I can picture it now- the Four Horsemen share a bungalow in Laurel Canyon where they work with a team of expert consultants on their various agendas of misery, plague and war. They then have to pitch their dooms to a celebrity panel of judges, featuring Mark Cuban, Arsenio Hall and Megyn Kelly.
The winner gets to see his dread wrath poured out on to the face of the Earth like brimstone in boiling pitch and to savor the desperate, dying shrieks of the damned.
So do the losers.
Speaking of religious fundamentalism, It's gotta be grant-applyin' time since we're hearing all kinds of prophecies of woe pouring out of the faculty lounges of the various universities.
Climate change is a perennial cashcrop, since there are so many banks that want to suck the economic blood out of developing countries under the rubric of carbon credits and the like. Funny how these articles never mention geoengineering, though.
And by funny, I mean deceptive.
Thousands of fraudsters and shills shill? How is this news?

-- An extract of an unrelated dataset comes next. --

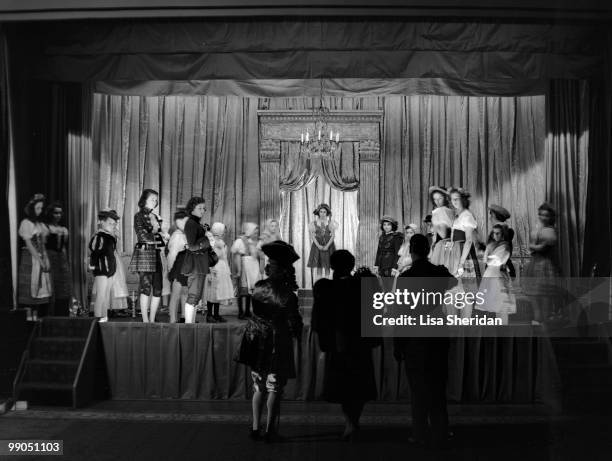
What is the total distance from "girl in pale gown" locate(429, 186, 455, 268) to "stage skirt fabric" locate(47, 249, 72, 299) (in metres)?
3.76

Trick question--- it isn't. It's simply more shrieking hysteria that no one but the most credulous New York Times readers takes seriously. But it is serious, in that it's all going to be used as justification for crimes against humanity the likes of which this world has never seen.
The Patriarch has a bit deeper a perspective than most, certainly deeper than any 28 year-old shit-head plagiarizing Open Society press releases for Slate or Vice may have, so he recognizes that civilization is actually quite fragile and may not be able to cope with all the arbitrary changes being forced down its throat.
You can only bend the paper clip so many times. It eventually snaps.
Did I say Open Society? I mean the Council on Foreign Relations.
To show you how irredeemably corrupt the mainstream media is, Vice doesn't even hide its alliance with the nerve-center of the Globalist Oligarchy.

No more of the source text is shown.